* **Source passage**
☆ ☆ ☆ ☆ ☆ ☆ ☆

Ben Greuel, wildlife campaign manager at Sierra Club, warned that "without the habitat protections offered by the harm rule, countless species would be forced onto a path towards extinction."
For example, "roads built for logging and other human access destroy grizzly bear habitat and the bear's ability to safely use its habitat," said Swan View Coalition chair Keith Hammer. "Weakening the harm rule will allow industry to devastate the habitat grizzly bears and many other wildlife species depend on for their survival."
Noah Greenwald, endangered species co-director at the Center for Biological Diversity, pointed to not only grizzlies but also some of the other specific species that could be impacted by the administration's decision.
"It's beyond tragic that as the world's scientists warn us of an extinction crisis threatening to unravel our shared future, the Trump administration is yanking basic protections from our most endangered wildlife," Greenwald said. "There's just no way to protect endangered animals like spotted owls, Florida panthers, or grizzly bears without protecting the places they live."
In fact, as Oregon Wild staff attorney John Persell, noted, "habitat loss is the leading driver of extinction."

☆ ☆ ☆ ☆ ☆ ☆ ☆

(Collected data entries)
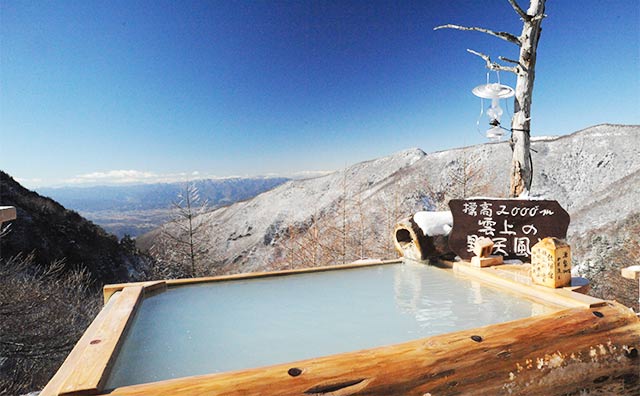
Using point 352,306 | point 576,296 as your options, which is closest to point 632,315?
point 576,296

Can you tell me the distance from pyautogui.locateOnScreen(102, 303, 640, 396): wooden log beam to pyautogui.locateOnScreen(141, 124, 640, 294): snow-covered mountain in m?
7.29

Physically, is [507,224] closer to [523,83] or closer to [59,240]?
[523,83]

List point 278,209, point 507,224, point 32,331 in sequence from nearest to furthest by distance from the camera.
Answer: point 507,224 → point 32,331 → point 278,209

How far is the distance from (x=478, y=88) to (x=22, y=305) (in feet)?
31.4

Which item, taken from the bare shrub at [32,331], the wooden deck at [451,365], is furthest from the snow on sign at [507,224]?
the bare shrub at [32,331]

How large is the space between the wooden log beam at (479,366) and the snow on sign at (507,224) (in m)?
1.38

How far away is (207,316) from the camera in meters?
2.40

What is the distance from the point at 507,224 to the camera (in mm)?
3527

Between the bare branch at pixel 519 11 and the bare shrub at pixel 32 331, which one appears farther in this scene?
the bare shrub at pixel 32 331

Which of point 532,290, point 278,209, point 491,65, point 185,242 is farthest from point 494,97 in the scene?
point 278,209

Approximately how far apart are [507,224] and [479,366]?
2.27 meters

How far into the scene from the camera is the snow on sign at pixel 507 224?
137 inches

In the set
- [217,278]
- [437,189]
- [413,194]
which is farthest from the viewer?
[437,189]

☆ ☆ ☆ ☆ ☆ ☆ ☆

* **Required action**
Continue the passage about the harm rule and habitat protections for endangered wildlife, starting after its final sentence.

* **Answer to the exercise**
"This gutting of the Endangered Species Act is part of a broader assault on our bedrock environmental values," Persell also emphasized. "From public lands to wildlife to clean air and drinking water, the Trump administration is determined to waste, loot, and pollute America's natural heritage."
Separately, the group Defenders of Wildlife sent a letter to the departments of Commerce and the Interior about its intent to sue over the ESA rescission, which was published in the Federal Register on Tuesday by their respective agencies, the National Oceanic and Atmospheric Administration and the Fish and Wildlife Service.
"The law has been clear for decades," said Jane Davenport, senior attorney at Defenders of Wildlife. "Rescinding this definition is wholly out of bounds and misaligned with the vast majority of Americans who support protecting and recovering endangered species."
"We will use the full force of the law to fight back and prevent industry from unfettered destruction of critical forests, streams, deserts, oceans, and coastlines," Davenport pledged.
The rescission came just a day after President Donald Trump signed proclamations dramatically shrinking the size of two national monuments in Utah, Bears Ears and Grand Staircase-Escalante.
As with Trump's repeated attacks on the ESA, his targeting of the two monuments dates back to his first administration.
Taylor McKinnon, Southwest director at the Center for Biological Diversity, said Monday that "gutting Utah’s national monuments to enrich polluting extractive corporations shows Trump's extreme disdain for Americans' shared natural heritage. It's a national embarrassment. These monuments protect some of America's most iconic landscapes and rich biodiversity. We'll fight like hell to safeguard their future."